→ **WHAT IS EXPECTED**
Find every line in the items that contains the word "distance" and copy each of those lines.

→ **LISTED ENTRIES**
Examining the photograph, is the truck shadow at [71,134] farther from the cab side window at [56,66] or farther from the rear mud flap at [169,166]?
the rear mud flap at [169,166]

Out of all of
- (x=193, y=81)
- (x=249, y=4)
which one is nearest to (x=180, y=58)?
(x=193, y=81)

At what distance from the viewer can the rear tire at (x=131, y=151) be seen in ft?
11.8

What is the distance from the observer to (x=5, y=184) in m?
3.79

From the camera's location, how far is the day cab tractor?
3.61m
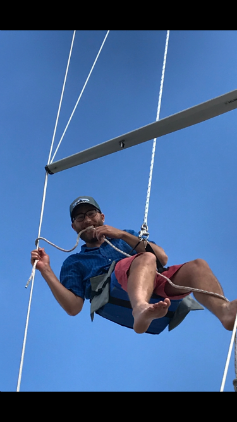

→ **RESULT OF THIS TASK**
At what distance from the viewer can the rear tire at (x=131, y=151) be seen in ft?
What is the distance from the observer to (x=5, y=184) in m?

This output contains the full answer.